Atsuko Hirayanagi’s debut feature film Oh Lucy!, adapted from her short film of the same name, is a beautiful and thoughtful portrait of a middle-aged woman desperate to find herself after living behind a quiet mask for so long. Atsuko Hirayanagi kindly took some time to chat about the inspiration behind the film, the struggles she faced during production, and the story behind Megan Mullally’s cameo.
Cinedelphia: I was wondering if you could talk about what the creative process was like when you were transforming this from a short into a feature, and any struggles along the way?

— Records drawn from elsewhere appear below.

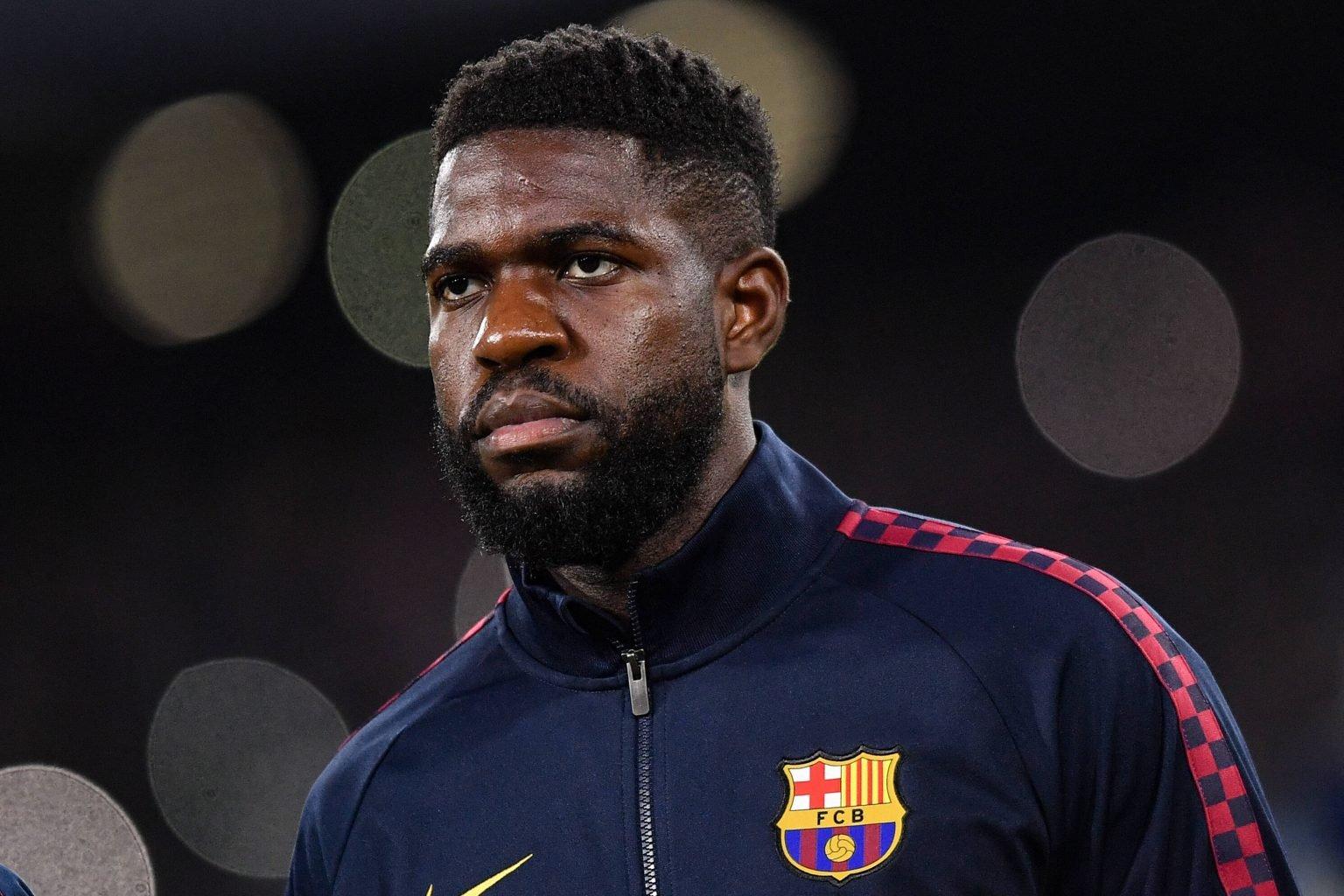Barcelona chỉ thẳng cái tên không nằm trong kế hoạch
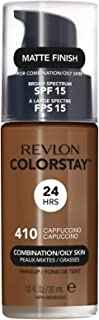 Revlon ColorStay Liquid Makeup for Combination/Oily Skin, Cappuccino, 1 Fluid Ounce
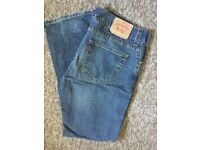 Bulk lot assorted men's designer jeans available to purchase seperate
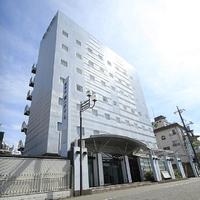 新狭山第一ホテルの写真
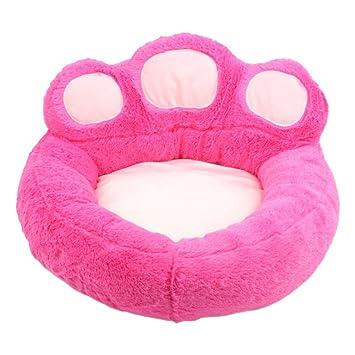 Casa de Perro Camas Para Gatos Perro o Gato Cama 2 in 1 Sofá (Rosa roja-S:40*45 CM): Amazon.es: Productos para mascotas
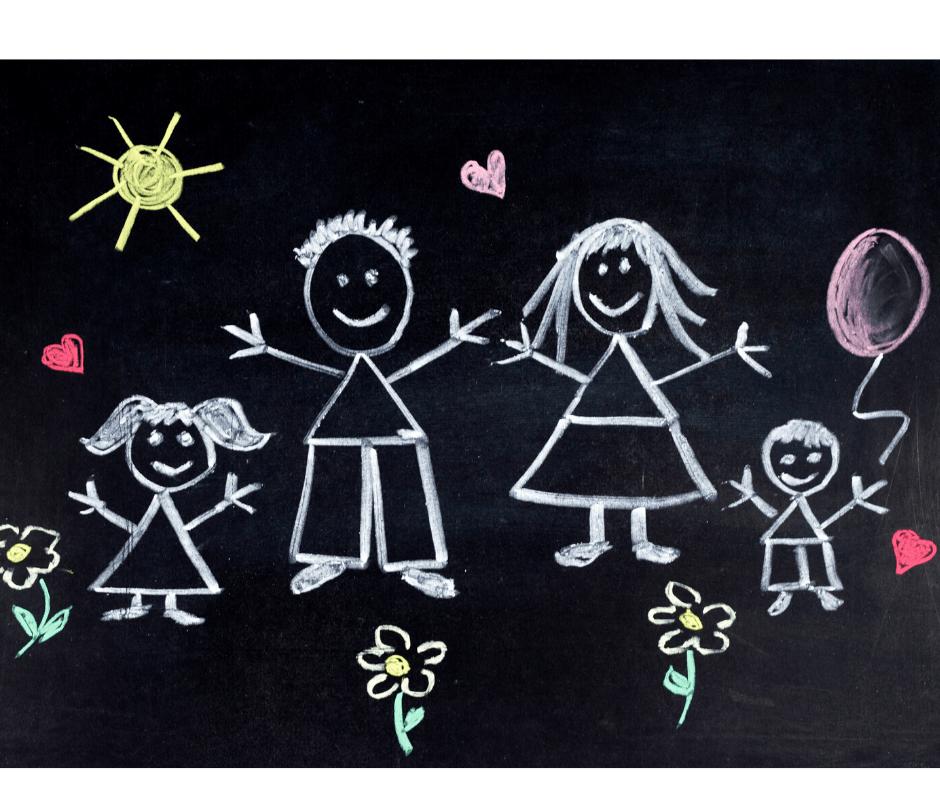 disegno famiglia lavagna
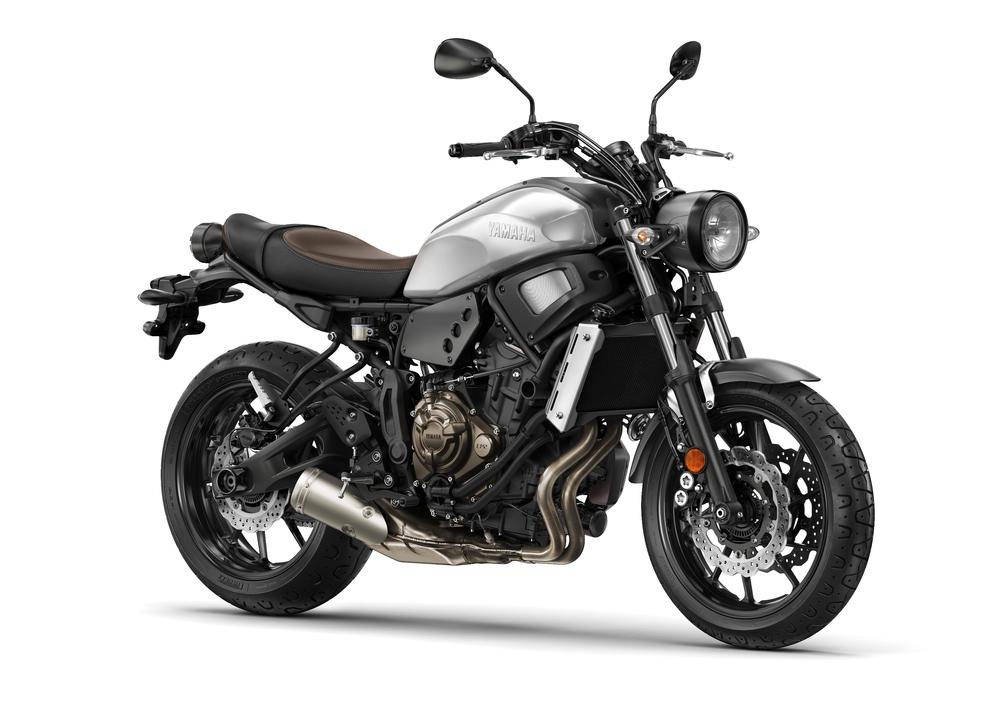 Yamaha XSR 700 ABS (2016 - 19) (4)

Atsuko Hirayanagi: The funny thing is that I had the first draft of the feature before I shot Oh Lucy!. But then at the same time, from the script phase moving onto the feature, I think the challenge would be because the short is about one moment, then the feature you have several moments. Then to keep the story developing from each scene is hard. That would be the challenge. Then honestly, this was my first feature that I’ve ever written so initially I had to really have faith in myself to keep pushing. Because it was part of the financing, it was for the feature screenwriting class in grad school so I had a deadline to turn it in. That helped a lot to really keep going and finish it. Otherwise probably I would have finished it around thirty pages. Having the class helped a lot. Then after you have the first draft then you go about rewriting and that took a long time, but through workshops and all these things helped—having professors give advice.
C: Can you talk about the casting process? I’m curious to hear how Josh Hartnett became involved, and then of course the wonderful cameo from Megan Mullally.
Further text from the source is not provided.